The biggest challenge was to crowd source action frames that you have imagined and hope that the content captured on mobile cameras and the quality and resolution of low-end cams by the cricket crazy youth would fit the action needed to make this film a seamlessly stunning sports action film. But of course there were many other challenges like the ambiguity of crowd sourced possibilities, the internet penetration and reach of the activation across as many cricket crazy youth in the country as possible.
This campaign was driven by co-creation through social media. Cost limitations did not allow for great crowd sourced video content due to the lack of video cameras and the complexity of uploading video content from small town and rural India. So we made the mechanics extremely simple by design. All you needed to do is inbox a cricket playing picture to nikecricket.in on or tweet the picture with #justdoit.
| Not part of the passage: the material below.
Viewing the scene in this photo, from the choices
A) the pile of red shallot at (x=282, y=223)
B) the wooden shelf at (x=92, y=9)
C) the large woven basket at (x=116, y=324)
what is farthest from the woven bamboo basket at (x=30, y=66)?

Since the budgets were low, all 108 photographers had to take buses and trains to complete this project and therefore it took longer for the second leg to be completed. There were the tantrums of the extended team that needed to be huddled up and held together as one team focused on one project, amidst other active productions; edit changes were constant and more often than not, on a daily basis, because of either a great image that has to be included and therefore needs a few more to work or a really bad one that was sticking out and we had to drop an entire section because of one image and so on.
It was an epic adventure that lasted 45 days. We were huddled up in one war room, chasing one action and the same action everyday from bowler to batsman to fielder to keeper to complete this project on time and reach the finish line without dropping the ball anywhere along the way. Whenever the going got tough, we looked up at the wall of a 1,000 images (the wall that changed everyday) sent by cricket crazy youth, we saw their belief, and just did it.
How long did the campaign take to create?
The campaign broke with short action teasers on Instagram and Twitter and the Nike Cricket page, all linked to the user generated content living on nikecricket.in.
Thousands of crowd sourced action images from the campaign flooded social media and were shared by millions of cricket crazy youth within minutes. These images were also posted in over a thousand Nike stores across India and made it to the shop windows helping draw more young people to the stores and making every cricket crazy image count.
A few days later, just before the India-Australia World Cup semi final match, the full length Nike ‘Make Every Yard Count’ film broke on Facebook and YouTube and crashed into national prime time during the big match on World Cup television. India won the match and the film went viral across social networks and topped the viral charts in many online forums.
You also directed the film. How different was the process of 'directing' a series of still images?
The editing part was the toughest and most painful leg of the process here.
One had to stay committed to the thread of this one action and having to go through over 2,25,000 crowd sourced images and a whole bunch of 100 different albums from all the travelling photographers. They would e-mail and upload folders with hundreds of images every day from various corners of the country at odd hours.
To identify all the elements in thousands of images and stitching the action with images that would fit in and those that won't and putting the action together in extreme split seconds i.e. stitching together 12 to 24 images per second and making the entire action seamless was a giant challenge. Once the music was finalised, the editing process flowed more fluently to form the seamless action.
The entire process from sorting, slotting, structuring and stitching the edit took 30 long days and nights and we literally lived in the studio throughout the entire project.